--- Begin ---

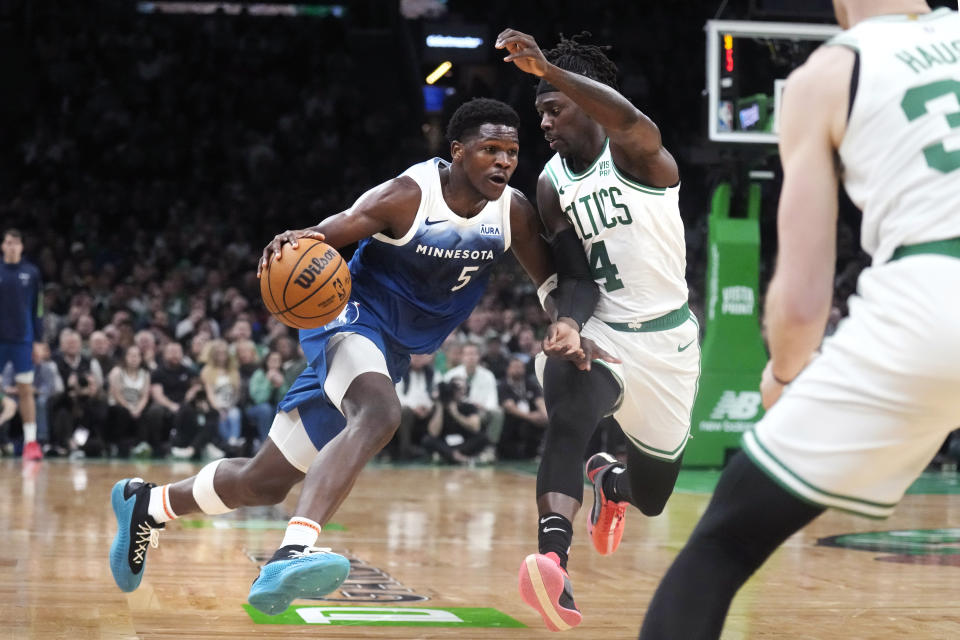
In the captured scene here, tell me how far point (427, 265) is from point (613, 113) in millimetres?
914

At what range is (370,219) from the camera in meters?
4.20

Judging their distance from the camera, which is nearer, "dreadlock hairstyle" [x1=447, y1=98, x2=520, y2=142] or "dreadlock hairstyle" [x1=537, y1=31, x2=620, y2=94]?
"dreadlock hairstyle" [x1=447, y1=98, x2=520, y2=142]

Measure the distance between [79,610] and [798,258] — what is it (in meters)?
3.23

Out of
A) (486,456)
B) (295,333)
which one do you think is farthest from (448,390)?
(295,333)

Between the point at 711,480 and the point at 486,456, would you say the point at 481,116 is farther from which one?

--- End ---

Given instruction - Please copy the lines above word for word, leaving out the picture.

Answer to this problem -
In the captured scene here, tell me how far point (427, 265) is from point (613, 113) in millimetres?
914

At what range is (370,219) from the camera in meters?
4.20

Judging their distance from the camera, which is nearer, "dreadlock hairstyle" [x1=447, y1=98, x2=520, y2=142] or "dreadlock hairstyle" [x1=537, y1=31, x2=620, y2=94]?
"dreadlock hairstyle" [x1=447, y1=98, x2=520, y2=142]

Measure the distance between [79,610] and [798,258] — what is it (in meters)?
3.23

Out of
A) (486,456)
B) (295,333)
which one do you think is farthest from (448,390)?
(295,333)

Between the point at 711,480 and the point at 486,456, would you say the point at 481,116 is farther from which one?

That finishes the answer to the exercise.